# Is f(x)= 4sin(4x-(3pi)/4)  increasing or decreasing at x=pi/12 ?

Mar 2, 2018

It is increasing.

#### Explanation:

First, we take $f ' \left(x\right)$ and input $\frac{\pi}{12}$. If the answer is more than zero, it is increasing, and if it is less than zero, it is decreasing.

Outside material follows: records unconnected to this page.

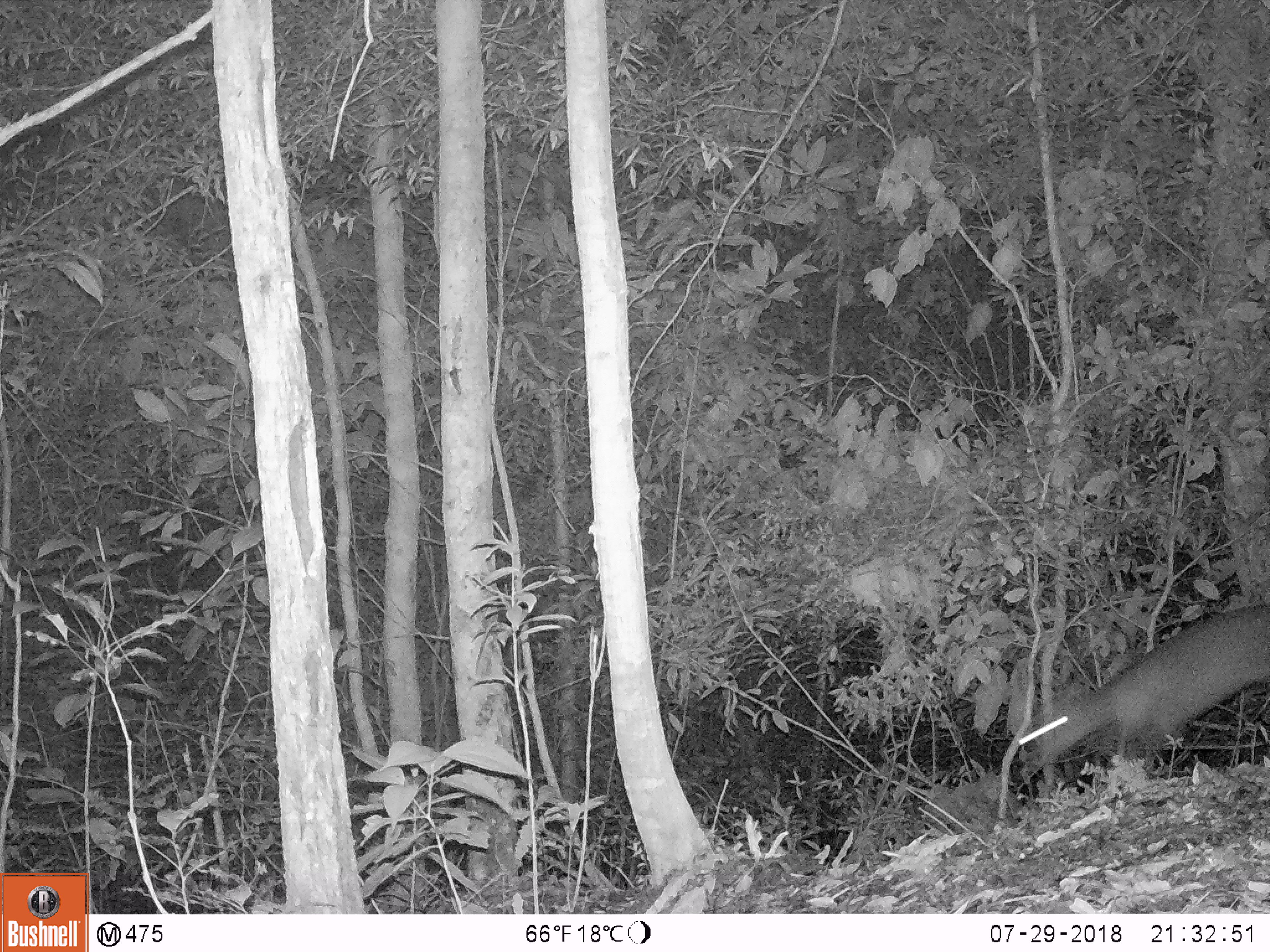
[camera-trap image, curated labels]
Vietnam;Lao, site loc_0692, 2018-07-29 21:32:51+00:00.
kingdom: Animalia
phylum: Chordata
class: Mammalia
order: Artiodactyla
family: Cervidae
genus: Muntiacus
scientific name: Muntiacus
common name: muntjacs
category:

We must find $\frac{d}{\mathrm{dx}} \left(4 \sin \left(4 x - \frac{3 \pi}{4}\right)\right)$

According to the product rule, $\left(f \cdot g\right) ' = f ' g + f g '$

Here, $f = 4$ and $g = \sin \left(4 x - \frac{3 \pi}{4}\right)$

But since $\frac{d}{\mathrm{dx}} 4 = 0$, the product rule reduces to:

$f g '$, or:

$4 \cdot \frac{d}{\mathrm{dx}} \sin \left(4 x - \frac{3 \pi}{4}\right)$

According to the chain rule, $\frac{\mathrm{df}}{\mathrm{dx}} = \frac{\mathrm{df}}{\mathrm{du}} \cdot \frac{\mathrm{du}}{\mathrm{dx}}$, where $u$ is a function within $f$. Here:

$\frac{d}{\mathrm{dx}} \sin \left(4 x - \frac{3 \pi}{4}\right)$

$= \frac{d}{\mathrm{dx}} \sin \left(u\right) \cdot \frac{d}{\mathrm{dx}} \left(4 x - \frac{3 \pi}{4}\right)$

$= \cos \left(u\right) \cdot 4$

And as $u = \left(4 x - \frac{3 \pi}{4}\right)$, we have:

$4 \cos \left(4 x - \frac{3 \pi}{4}\right)$

Applying it into $f g '$:

$4 \cdot 4 \cos \left(4 x - \frac{3 \pi}{4}\right)$

$16 \cos \left(4 x - \frac{3 \pi}{4}\right)$ is our derivative. Inputting $\frac{\pi}{12}$ for $x$:

$16 \cos \left(4 \cdot \frac{\pi}{12} - \frac{3 \pi}{4}\right)$

$16 \cos \left(\frac{\pi}{3} - \frac{3 \pi}{4}\right)$

$16 \cos \left(- \frac{5 \pi}{12}\right)$

Since $\cos \left(- x\right) = \cos \left(x\right)$, we have:

$16 \cos \left(\frac{5 \pi}{12}\right)$

$16 \cdot \frac{\sqrt{2 - \sqrt{3}}}{2}$

$8 \sqrt{2 - \sqrt{3}}$

$4.141$

As $4.141 > 0$, $4 \sin \left(4 x - \frac{3 \pi}{4}\right)$ is increasing at $x = \frac{\pi}{12}$

Graphing $4 \sin \left(4 x - \frac{3 \pi}{4}\right)$:

graph{4sin(4x-(3pi)/4) [-3.594, 3.334, -4.502, -1.04]}

We see that this is true.